A: One thing it’s forced us to do is to start figuring out sooner how to move the federal tax incentives review process to an all-electronic one. This was always the long-term plan, but after 2021, the National Archives is to no longer accept hard-copy records and some of the changes we’ve had to investigate or implement now on a temporary basis have given us a jump-start on working through all the different procedural, policy, practical and technological challenges.

Some things that would seem easy to change have proven much more complicated or problematic than you would think. There are literally many thousands of applications processed by our office each year–and not just the applications themselves, but architectural plans, photos, specifications, material samples, etc.–and changing from a hard-copy submission process to an electronic one affects the applications themselves, signature means, the review process, hardware and software, etc. Going electronic is not as simple as one might imagine.

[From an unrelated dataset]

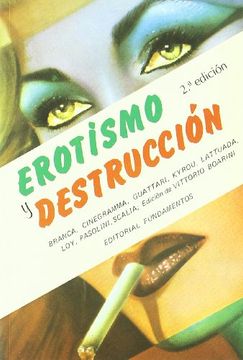 portada Erotismo y Destruccion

Q: What does your crystal ball say about the future?

A: I wish I had an answer, but know that we’ll continue to adjust as necessary to maintain regular office operations, in partnership with the SHPOs and keep the program running as close to normal as possible. You can expect that probably sometime early next year we may start a phased implementation to a permanent all-electronic application submission system.

Note: As longtime consultants of the HTC program, we at Heritage commend Goeken and his staff on their response to COVID-19.